If you’re an automotive junkie looking for some speedy entries into the racing canon, make a pit stop here and look no further. Here are the 12 best racing movies of all time, ranked. Start your engines …

12. Cars 3

The joys of racing expand for the whole family in Pixar’s “Cars” franchise, and while these titles don’t hit the same PRs as the rest of the studio’s output, they are still a hoot to watch.

“Cars 3” is the pick of the three because its central storyline, broad and trope-laden as it is, still hits hard, especially when viewed in the context of “introducing a child to storytelling and race cars.” Lightning McQueen (Owen Wilson, ka-chow) is now the old man — er, car — on the track, and he must prove himself that he can keep up with these young whippersnappers while aging gracefully for the sake of the next generation.

If you’re like me, you probably saw the newest “F1” trailer and screamed out loud, “Hey, that’s the plot to ‘Cars 3’!” Such is the power of this sequel’s road-tested story engine – it knows what works, doesn’t care that it’s familiar, and does it as well as it can. Combine this with some brightly rendered racing sequences, and “Cars 3” makes for a smooth ride.

11. Days of Thunder

“Days of Thunder” is pure, unapologetic Hollywood cheese served on the most ornate charcuterie board imaginable. It’s almost like Ralph Fiennes in “The Menu” using his considerable talents to make Anya Taylor-Joy a simple burger.

Director and stylist extraordinaire Tony Scott reunites with the “Top Gun” crew of Tom Cruise, Don Simpson, and Jerry Bruckheimer, and this dream team serves up gorgeous, neon, highly-saturated visions of popcorn mythology.
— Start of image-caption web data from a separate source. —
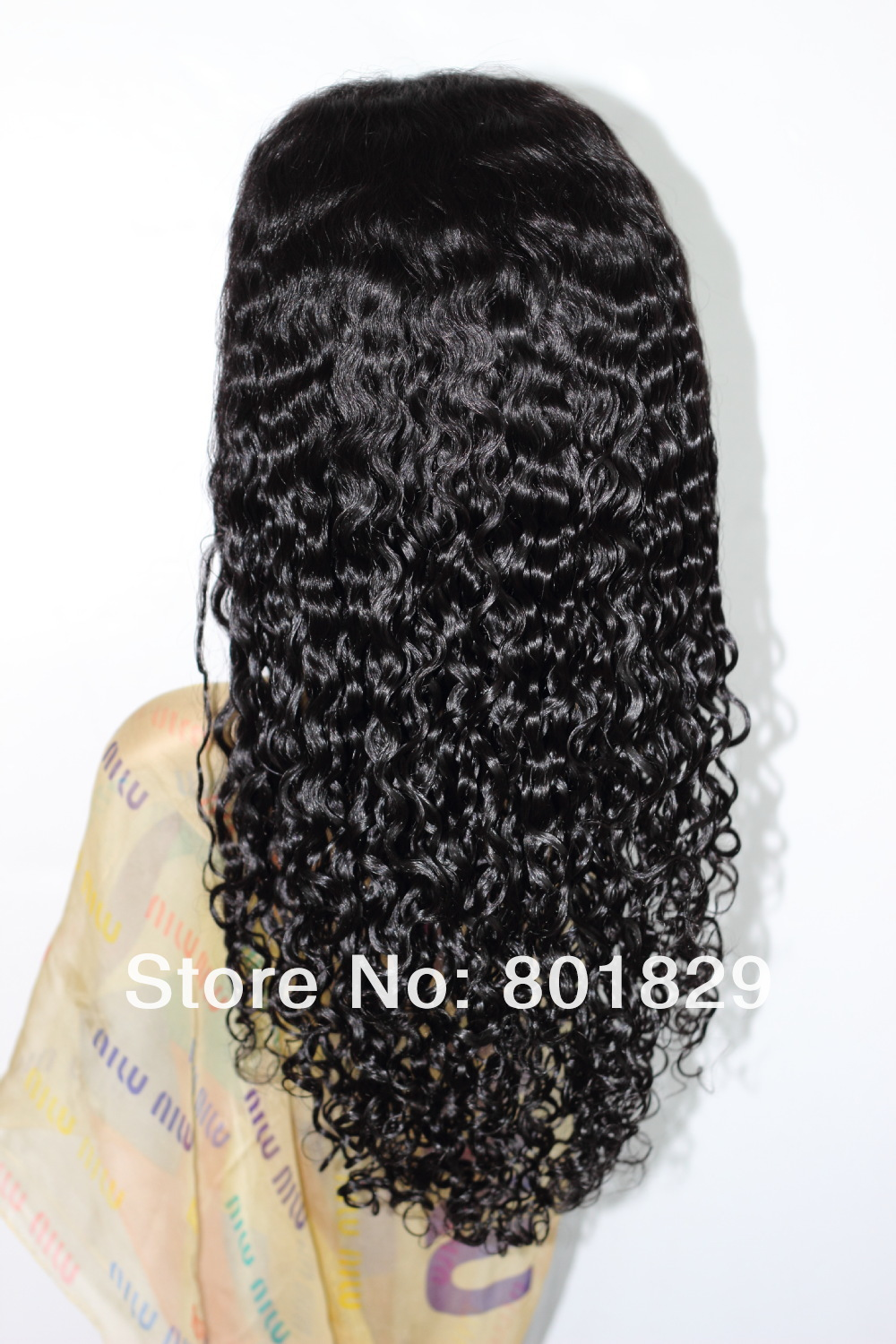 100% Chinese Virgin Hair Full Lace Wig, 1b# Color, water wave texture in stock
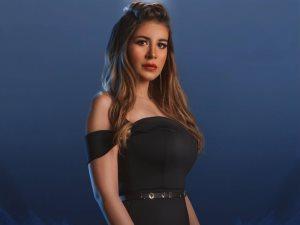 ملك قورة: أفاضل بين أكثر من مسلسل لرمضان المقبل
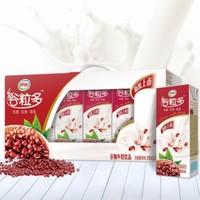 伊利 谷粒多 红谷粗粮牛奶饮品250ml*12盒  *2件
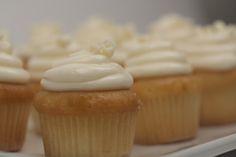 Vanilla - #cupcakes #eddascakes - http://eddascakes.com
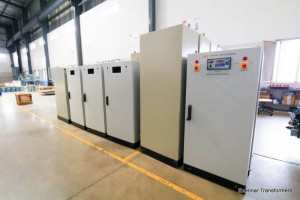 Top Distribution Transformers Manufacturers Company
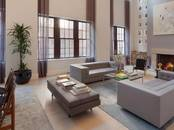 Квартиры,  Москва Кропоткинская, цена 222 530 000 рублей, Фото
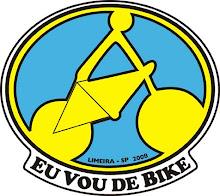 Campanha: EU VOU DE BIKE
It makes auto racing look like the coolest, sexiest thing imaginable. It transforms clashes between hotshot racers and by-the-book commissioners into treatises on masculinity and identity. It turns a decently predictable love story between Cruise’s stock car racer Cole Trickle and Nicole Kidman’s Dr. Claire Lewicki into a borderline mythological romance for the ages.

Despite its real-life inspiration, it’s stupendously silly entertainment, the kind of stuff that will immediately make you feel nostalgia, whether you grew up in this era or not. Watch it on the biggest screen you can procure and crank the sound up as high as it will go.

10. Ford v Ferrari

James Mangold’s “Ford v Ferrari” is full of thrilling, gripping racing footage, with sequences that are better than most films in communicating the agony and ecstasy of driving a car really fast. But there’s one, smaller-scale scene that sells this driving dichotomy, this terror and bliss, more effectively than any blockbuster set piece.

Henry Ford II (Tracy Letts, always the best) meets up with Carroll Shelby (Matt Damon, always the best) to discuss the race car Ford is building to compete with Ferrari in the 24 Hours of Le Mans. To prove a point, Shelby puts his boss in the car itself, and the two blaze down a race track. And Ford’s reaction is … to cry. Whimper. Even scream. By this feat of mechanical engineering, Henry Ford II has been turned into a frightened, wild animal. There’s no choice — of course, he’s gonna keep funding Shelby’s project.

Some of the film’s narrative choices can fold in a little too many times onto itself, but it’s crystal clear moments like these, as well as the aforementioned racing sequences, that move “Ford v Ferrari” ahead of the pack.

9. Death Race 2000

And now for something completely different: A campy, violent, dystopian, and even satirical sci-fi thriller! Produced by B-movie legend Roger Corman, the 1975 film “Death Race 2000” takes place in that far-flung future of the new millennium, positing that we’ve constructed a gladiatorial race where competitors try to kill anyone in their way, all for our bloodthirsty entertainment. David Carradine is our lead racer with the incredible name “Frankenstein,” who tries to survive the race while uncovering a rebellious underground movement that wants the death race itself to die.

Take a little bit of “Rollerball,” a little bit of “The Running Man,” maybe even a little “The Purge,” then mix it all up in an appealingly gonzo 1970s aesthetic, where vibes tend to trump narrative coherence in a refreshing way, especially when compared to the oft-predictable screenplays of many other racing flicks. It’s an underrated genre classic, an exploitation flick that gives you the racing car carnage you demand while daring to poke under the hood and ask why we crave such violence and spectacle.

8. The Fast and the Furious: Tokyo Drift

While it’s now more or less an anything-goes “Mission: Impossible” riff of a franchise in a complementary way, “The Fast and the Furious” began life as an underground street racing thriller, and it deserves all its kudos for bringing that subculture fully into the mainstream.

I’m going with its third entry, subtitled “Tokyo Drift,” as its best and purest representation of “racing.” Before the franchise’s timeline became so complicated that it needed an explainer due to all the soap opera double crosses and characters returning from the dead (complementary!), “Tokyo Drift” hit the reset button. The film presents a self-contained world with new characters and a new directorial voice — the incredibly kinetic and always clear Justin Lin.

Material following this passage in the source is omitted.